Canada's economy to grow in '06
The Canadian economy will likely see just over 3 percent growth in 2006, private-sector economists told Finance Minister Ralph Goodale on Friday.
" The consensus GDP forecast is that Canada's going to have another year of reasonable economic growth, in fact another couple of years ... just a little over 3 percent," Avery Shenfeld, senior economist at CIBC World Markets, told Reuters after a meeting with Goodale.
Other economists at the session said estimates for growth next year ranged between 2.8 percent and 3.1 percent. None would provide the government's working forecast.
"I don't think the risks are symmetrical. There's a much greater risk of the number coming in lower and probably very little probability of it coming in higher than 3.1 percent," said Hodgson, who forecast a C$10 billion ($8.5 billion) federal surplus in the current fiscal year.
" We're going to have growth that's about equal to our long-term potential, which is about 3 percent," said Dale Orr of Global Insight.

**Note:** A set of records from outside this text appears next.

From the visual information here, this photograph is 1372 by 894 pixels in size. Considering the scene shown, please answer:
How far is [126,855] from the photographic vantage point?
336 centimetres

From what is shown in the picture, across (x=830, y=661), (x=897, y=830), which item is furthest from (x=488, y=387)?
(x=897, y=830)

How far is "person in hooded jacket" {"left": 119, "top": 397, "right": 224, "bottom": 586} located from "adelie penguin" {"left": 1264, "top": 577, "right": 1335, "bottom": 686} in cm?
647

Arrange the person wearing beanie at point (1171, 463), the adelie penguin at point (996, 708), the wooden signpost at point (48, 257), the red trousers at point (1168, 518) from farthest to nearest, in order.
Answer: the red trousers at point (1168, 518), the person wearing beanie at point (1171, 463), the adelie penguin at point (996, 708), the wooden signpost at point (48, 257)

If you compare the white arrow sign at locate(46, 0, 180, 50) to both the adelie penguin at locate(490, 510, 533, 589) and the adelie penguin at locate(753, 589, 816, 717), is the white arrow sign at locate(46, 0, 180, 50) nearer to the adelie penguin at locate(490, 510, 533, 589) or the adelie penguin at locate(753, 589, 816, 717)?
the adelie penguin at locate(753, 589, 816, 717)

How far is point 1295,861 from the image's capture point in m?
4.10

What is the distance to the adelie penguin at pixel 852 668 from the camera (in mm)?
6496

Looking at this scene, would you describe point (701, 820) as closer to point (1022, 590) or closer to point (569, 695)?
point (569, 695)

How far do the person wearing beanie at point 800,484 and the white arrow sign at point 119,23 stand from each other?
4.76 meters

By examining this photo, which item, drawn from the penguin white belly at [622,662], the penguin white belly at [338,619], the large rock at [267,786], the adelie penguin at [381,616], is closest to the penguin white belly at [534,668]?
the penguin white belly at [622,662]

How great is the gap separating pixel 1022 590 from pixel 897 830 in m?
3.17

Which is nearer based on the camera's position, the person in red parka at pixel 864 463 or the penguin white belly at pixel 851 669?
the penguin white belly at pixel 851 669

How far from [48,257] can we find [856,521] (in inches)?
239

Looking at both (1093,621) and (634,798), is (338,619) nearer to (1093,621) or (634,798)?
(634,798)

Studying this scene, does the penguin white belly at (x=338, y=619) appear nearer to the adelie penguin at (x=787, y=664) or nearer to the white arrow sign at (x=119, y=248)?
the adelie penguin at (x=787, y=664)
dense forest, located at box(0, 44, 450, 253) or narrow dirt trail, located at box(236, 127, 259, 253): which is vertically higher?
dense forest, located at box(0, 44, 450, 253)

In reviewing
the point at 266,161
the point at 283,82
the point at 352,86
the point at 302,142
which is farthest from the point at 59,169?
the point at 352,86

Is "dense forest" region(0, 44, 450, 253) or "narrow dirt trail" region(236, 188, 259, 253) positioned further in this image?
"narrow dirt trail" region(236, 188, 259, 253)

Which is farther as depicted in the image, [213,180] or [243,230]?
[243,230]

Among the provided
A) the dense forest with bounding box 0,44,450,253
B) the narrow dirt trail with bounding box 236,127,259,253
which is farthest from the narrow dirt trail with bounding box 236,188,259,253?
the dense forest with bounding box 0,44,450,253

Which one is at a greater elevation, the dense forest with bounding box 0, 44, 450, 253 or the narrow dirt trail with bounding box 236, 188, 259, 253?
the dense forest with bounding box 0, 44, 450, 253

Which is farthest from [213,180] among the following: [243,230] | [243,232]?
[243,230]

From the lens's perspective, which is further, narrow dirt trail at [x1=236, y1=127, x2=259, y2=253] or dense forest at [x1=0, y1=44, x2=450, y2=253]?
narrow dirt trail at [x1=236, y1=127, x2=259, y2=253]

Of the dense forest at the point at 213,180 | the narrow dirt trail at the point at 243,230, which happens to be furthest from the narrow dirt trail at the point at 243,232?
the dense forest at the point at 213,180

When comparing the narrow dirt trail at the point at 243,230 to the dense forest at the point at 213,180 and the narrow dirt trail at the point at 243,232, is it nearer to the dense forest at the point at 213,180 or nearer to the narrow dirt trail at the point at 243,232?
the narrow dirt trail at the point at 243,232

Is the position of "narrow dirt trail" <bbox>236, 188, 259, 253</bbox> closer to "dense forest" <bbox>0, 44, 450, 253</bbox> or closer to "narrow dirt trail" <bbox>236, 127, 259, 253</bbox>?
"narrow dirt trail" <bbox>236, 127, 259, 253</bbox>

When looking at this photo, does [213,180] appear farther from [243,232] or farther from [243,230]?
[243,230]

Canada is the only member of the Group of Seven rich industrial nations to regularly run budget surpluses. Its latest surplus for 2004-05 was just C$1.6 billion, down from the previous year's C$9.1 billion
The Conference Board of Canada, one of a handful of private sector forecasters used by Ottawa to crunch its revenue data to provide surplus estimates, is forecasting C$10 billion will remain in government coffers by March 31, the end of Ottawa's fiscal year.